Presidential Advisory Council on HIV/AIDS Supports Call for New CDC Infected Health Care Worker Guidelines
"The CDC policy [regarding health care workers infected with HIV] reflects a failure to provide clear leadership on this politically sensitive public health issue," Todd Summers of the Presidential Advisory Council on HIV and AIDS writes in a letter to the Journal of the American Medical Association (Summers, JAMA, 2/21). Summers is responding to an Oct. 18 JAMA article by
Lawrence Gostin of the Georgetown University Law Center that called for a revision of the 1991 CDC guidelines that "recommend that infected health care workers be reviewed by an expert panel and inform patients of their serologic status before engaging in exposure-probe procedures." Gostin wrote that data supports that the risk of HIV transmission in a health care setting is "exceedingly low" and that the CDC guidelines place "significant human rights burdens on HCWs" but do not improve patient safety.
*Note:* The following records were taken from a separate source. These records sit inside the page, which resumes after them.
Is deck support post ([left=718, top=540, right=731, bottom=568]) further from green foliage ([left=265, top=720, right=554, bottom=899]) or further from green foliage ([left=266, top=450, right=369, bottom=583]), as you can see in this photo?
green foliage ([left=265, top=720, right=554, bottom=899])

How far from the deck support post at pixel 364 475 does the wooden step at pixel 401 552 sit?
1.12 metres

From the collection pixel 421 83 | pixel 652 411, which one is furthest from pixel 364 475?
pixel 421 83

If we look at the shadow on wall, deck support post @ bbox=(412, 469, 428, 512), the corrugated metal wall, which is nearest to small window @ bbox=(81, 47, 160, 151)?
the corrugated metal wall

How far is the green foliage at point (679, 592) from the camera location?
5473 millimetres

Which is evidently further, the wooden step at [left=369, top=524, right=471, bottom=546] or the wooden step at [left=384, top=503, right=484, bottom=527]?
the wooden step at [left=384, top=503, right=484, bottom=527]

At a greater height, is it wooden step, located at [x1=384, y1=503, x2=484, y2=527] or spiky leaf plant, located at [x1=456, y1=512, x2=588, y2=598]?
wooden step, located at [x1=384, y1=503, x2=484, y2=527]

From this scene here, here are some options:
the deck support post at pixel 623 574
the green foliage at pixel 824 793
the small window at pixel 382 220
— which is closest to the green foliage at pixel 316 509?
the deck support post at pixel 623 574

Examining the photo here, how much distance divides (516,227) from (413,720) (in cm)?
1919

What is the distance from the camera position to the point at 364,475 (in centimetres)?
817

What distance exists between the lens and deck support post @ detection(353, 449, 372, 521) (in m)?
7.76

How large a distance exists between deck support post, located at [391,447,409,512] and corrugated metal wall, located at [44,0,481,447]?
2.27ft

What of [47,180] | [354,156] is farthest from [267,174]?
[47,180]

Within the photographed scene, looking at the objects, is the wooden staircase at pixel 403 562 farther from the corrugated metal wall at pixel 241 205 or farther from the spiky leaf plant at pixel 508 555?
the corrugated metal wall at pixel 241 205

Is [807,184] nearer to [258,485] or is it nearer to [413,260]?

He championed a new policy that would focus on "management of the workplace environment and injury prevention" by using "standard (universal) precautions," such as the use of barrier protection like gloves, gowns and face protection; cleaning, disinfecting and sterilizing patient-care equipment and environmental surfaces; and infection control training in professional schools and health care environments. He also argued that it should not be "legally mandated" that health care workers disclose their HIV status, because "HIV is a highly personal and sometimes stigmatic health condition that usually has little relevance to patient safety" (Gostin, JAMA, 10/18). Summers writes that the "Presidential Advisory Council on HIV and AIDS has repeatedly called on the CDC, the secretary of Health and Human Services, and the president to use public health science as the basis for federal AIDS policy decisions" instead of "political exigencies." He concludes that Gostin's proposal "merits serious discussion" because "the outdated health care worker guidelines evidence a paralysis within the federal government that dramatically impinges on U.S. efforts to slow the spread of HIV" (JAMA, 2/21). In an accompanying response, Gostin writes that he "appreciate[s] the Presidential Advisory Council's strong stand for reform" of the guidelines and points out that Summers raises "an issue of general importance." He asks, "Why do public health agencies sometimes place political considerations above science?" Gostin writes that he is a "strong supporter of the CDC's work" and that the CDC should "urge policy based on science and leave it to the elected branches of government to make political judgements" (Gostin, JAMA, 2/21).